Is your feature request related to a problem?/Why is this needed

I have a Kubernetes application that needs to access a SMB3 share exposed by non-Kubernetes server.

In the past I used the flexVolume driver juliohm/cifs, specified directly in the pod spec of the deployment. But that driver has disappeared and cannot be easily installed any more. So I am looking to replace it with a CSI one.

Unfortunately inline volume is not supported, and creating a PV for this feels wrong, because the PV is not managed by the cluster. Instead, it is specific set of mount parameters to be used by that app and that app only.

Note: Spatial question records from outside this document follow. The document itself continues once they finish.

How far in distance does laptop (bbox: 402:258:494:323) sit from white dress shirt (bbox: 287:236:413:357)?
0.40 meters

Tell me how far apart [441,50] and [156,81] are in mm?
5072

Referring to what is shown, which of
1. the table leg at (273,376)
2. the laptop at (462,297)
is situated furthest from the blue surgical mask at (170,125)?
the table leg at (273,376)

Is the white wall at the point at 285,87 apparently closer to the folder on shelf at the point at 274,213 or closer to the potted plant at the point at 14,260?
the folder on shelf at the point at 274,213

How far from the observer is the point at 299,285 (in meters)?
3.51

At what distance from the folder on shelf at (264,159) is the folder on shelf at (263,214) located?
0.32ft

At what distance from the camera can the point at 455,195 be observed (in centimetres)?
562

Describe the solution you'd like in detail

spec:
  volumes:
    - name: legacyappshare
      csi:
        driver: smb.csi.k8s.io
        volumeAttributes:
          source: //legacyapp.intranet.local/share
        nodePublishSecretRef:
          name: legacyapp-credentials

in the pod spec.

Describe alternatives you've considered

  1. I can create a PV and PVC for that volume, but

    • I have to be careful not to damage the content with the lifecycle hooks. I do not want to clean it up either on provisioning or release, it is provisioned externally.
    • It feels wrong to have non-namespaced PV for something that is inherently specific to the application.
  2. I can make the pod privileged and simply run a

     mount -t cifs //legacyapp.intranet.local/share /mnt/legacyapp -odomain=d,username=$USER,password=$PASSWORD
    

    inside.

  3. I could even modify the application to use a userland CIFS/SMB3 library.

Additional context

I've seen some talk about this being not implemented for NFS for security reasons, but because of the last option I don't believe there actually are security reasons here. The application operator can access the share anyway if they have the credentials, and mounting it doesn't eat more resources than accessing it in some other way.